| Source text |
* BEGIN *

EXHIBIT 10.4

              SECOND AMENDMENT TO OPERATING AGREEMENT FOR NORDSTROM
                      PROPRIETARY ACCOUNTS AND RECEIVABLES

        This Second Amendment to Operating Agreement for Nordstrom Proprietary
Accounts and Receivables, dated October 1, 2001 (the "Amendment"), between
Nordstrom fsb (successor in interest to Nordstrom National Credit Bank) (the
"Bank"), and Nordstrom Credit, Inc. ("NCI"), amends that certain Operating
Agreement for Nordstrom Proprietary Accounts and Receivables, dated August 30,
1991, as amended by the First Amendment to Operating Agreement for Nordstrom
Proprietary Accounts and Receivables, dated as of March 1, 2000 (collectively,
the "Operating Agreement"), between the Bank and NCI. Capitalized terms used
herein but not otherwise defined shall have the meaning ascribed thereto in the
Agreement.

* END *

| Goal A |
In the records, update the lines beginning with the line containing "Which of sneaker" and continuing through the end of the records by replacing "closer" with "nearer", leaving everything else unchanged.
The text above and the records that follow are independent of each other.

| Exercise material |
* BEGIN *

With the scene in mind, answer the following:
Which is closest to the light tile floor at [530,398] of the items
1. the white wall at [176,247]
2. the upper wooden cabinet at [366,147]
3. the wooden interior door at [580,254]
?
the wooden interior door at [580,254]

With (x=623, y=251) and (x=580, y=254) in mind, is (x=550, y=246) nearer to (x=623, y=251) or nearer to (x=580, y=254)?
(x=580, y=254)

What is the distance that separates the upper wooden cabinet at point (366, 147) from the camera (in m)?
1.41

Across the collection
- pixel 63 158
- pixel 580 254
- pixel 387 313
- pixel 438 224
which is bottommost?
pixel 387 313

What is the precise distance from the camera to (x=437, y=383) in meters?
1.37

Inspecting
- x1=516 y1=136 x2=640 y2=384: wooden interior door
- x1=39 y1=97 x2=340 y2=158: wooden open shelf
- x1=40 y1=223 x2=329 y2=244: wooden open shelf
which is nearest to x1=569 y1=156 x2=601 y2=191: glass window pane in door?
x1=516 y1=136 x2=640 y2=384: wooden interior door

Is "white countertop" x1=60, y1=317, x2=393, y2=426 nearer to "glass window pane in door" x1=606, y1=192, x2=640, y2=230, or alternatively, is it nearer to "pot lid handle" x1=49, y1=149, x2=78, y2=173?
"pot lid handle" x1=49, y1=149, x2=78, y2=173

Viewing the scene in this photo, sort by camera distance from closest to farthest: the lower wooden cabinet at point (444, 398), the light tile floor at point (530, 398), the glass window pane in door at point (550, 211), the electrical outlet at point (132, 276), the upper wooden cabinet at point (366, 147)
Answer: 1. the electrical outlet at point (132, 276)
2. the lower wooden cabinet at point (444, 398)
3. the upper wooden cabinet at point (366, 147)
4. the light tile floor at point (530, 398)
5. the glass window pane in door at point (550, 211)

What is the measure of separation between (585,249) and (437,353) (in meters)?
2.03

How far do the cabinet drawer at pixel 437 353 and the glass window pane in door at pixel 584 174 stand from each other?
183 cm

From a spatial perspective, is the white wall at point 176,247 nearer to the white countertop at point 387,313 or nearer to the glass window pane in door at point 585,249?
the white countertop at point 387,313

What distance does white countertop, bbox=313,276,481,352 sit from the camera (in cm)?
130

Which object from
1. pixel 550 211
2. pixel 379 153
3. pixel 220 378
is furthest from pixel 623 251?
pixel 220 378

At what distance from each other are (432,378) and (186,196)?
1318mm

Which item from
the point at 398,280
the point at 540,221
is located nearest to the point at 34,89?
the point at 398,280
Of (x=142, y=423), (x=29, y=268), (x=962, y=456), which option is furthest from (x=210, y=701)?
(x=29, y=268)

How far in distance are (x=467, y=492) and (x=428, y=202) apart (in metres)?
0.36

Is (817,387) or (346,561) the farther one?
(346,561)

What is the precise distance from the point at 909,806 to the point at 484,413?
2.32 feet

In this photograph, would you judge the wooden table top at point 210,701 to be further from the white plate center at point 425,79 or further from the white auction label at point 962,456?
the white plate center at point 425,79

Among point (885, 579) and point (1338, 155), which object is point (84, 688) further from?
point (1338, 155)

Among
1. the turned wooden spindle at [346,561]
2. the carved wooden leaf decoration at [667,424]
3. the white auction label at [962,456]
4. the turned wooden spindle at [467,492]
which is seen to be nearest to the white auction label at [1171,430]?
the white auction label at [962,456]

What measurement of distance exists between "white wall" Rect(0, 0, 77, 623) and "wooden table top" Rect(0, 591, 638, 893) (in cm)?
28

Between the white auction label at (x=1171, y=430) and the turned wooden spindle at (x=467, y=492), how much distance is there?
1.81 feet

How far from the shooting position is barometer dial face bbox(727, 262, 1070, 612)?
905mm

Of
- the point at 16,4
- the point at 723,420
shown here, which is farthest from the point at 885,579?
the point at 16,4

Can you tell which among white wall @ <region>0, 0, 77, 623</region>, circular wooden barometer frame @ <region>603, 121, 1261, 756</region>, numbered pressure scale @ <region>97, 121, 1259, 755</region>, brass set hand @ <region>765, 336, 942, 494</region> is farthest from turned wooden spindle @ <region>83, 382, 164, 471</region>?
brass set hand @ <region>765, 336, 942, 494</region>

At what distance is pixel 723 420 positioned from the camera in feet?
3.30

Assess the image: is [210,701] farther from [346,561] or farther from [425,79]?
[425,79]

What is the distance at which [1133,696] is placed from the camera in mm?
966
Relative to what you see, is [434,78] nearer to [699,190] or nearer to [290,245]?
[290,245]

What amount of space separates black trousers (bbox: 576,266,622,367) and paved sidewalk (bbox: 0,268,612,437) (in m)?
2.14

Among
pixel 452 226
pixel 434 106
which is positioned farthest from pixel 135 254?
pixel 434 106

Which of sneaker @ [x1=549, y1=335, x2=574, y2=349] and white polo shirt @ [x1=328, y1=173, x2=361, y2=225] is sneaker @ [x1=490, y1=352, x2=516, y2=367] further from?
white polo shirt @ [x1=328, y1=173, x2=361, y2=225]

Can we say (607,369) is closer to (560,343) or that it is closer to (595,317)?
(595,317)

* END *

| Goal B |
Write the next portion of the Nordstrom operating agreement amendment, picking up after its final sentence.

| Result A |
Which of sneaker @ [x1=549, y1=335, x2=574, y2=349] and white polo shirt @ [x1=328, y1=173, x2=361, y2=225] is sneaker @ [x1=490, y1=352, x2=516, y2=367] further from?
white polo shirt @ [x1=328, y1=173, x2=361, y2=225]

Can we say (607,369) is nearer to (560,343) or that it is nearer to (595,317)?
(595,317)

| Result B |
        The parties hereby amend the Operating Agreement as follows:

                1. The following new provisions are added immediately following
Section 2.01(f):

                "(g) The parties hereto intend that the conveyance of the Bank's
        right, title and interest in and to the Receivables shall constitute an
        absolute sale, conveying good title free and clear of any liens, claims,
        encumbrances or rights of others from the Bank to NCI. It is the
        intention of the parties hereto that the arrangements with respect to
        the Receivables shall constitute a purchase and sale of such Receivables
        and not a loan. In the event, however, that it were to be determined
        that the transactions evidenced hereby constitute a loan and not a
        purchase and sale, it is the intention of the parties hereto that this
        Agreement shall constitute a security agreement under applicable law. In
        that regard, recognizing that the Receivables are being subsequently
        conveyed to Nordstrom Credit Card Master Note Trust (the "Trust"), the
        Bank shall be deemed to have granted and does hereby grant to the Trust
        a first priority perfected security interest, in all of the Bank's
        right, title and interest, whether owned on the Closing Date or
        thereafter acquired, in, to and under the Receivables and all money,
        accounts, payment intangibles, chattel paper, instruments, documents,
        goods, investment property, deposit accounts, certificates of deposit,
        letters of credit and advices of credit consisting of, arising from or
        related to the Receivables and all proceeds (including "proceeds" as
        defined in the Uniform Commercial Code (the "UCC")) thereof to secure
        the obligations of the Bank hereunder.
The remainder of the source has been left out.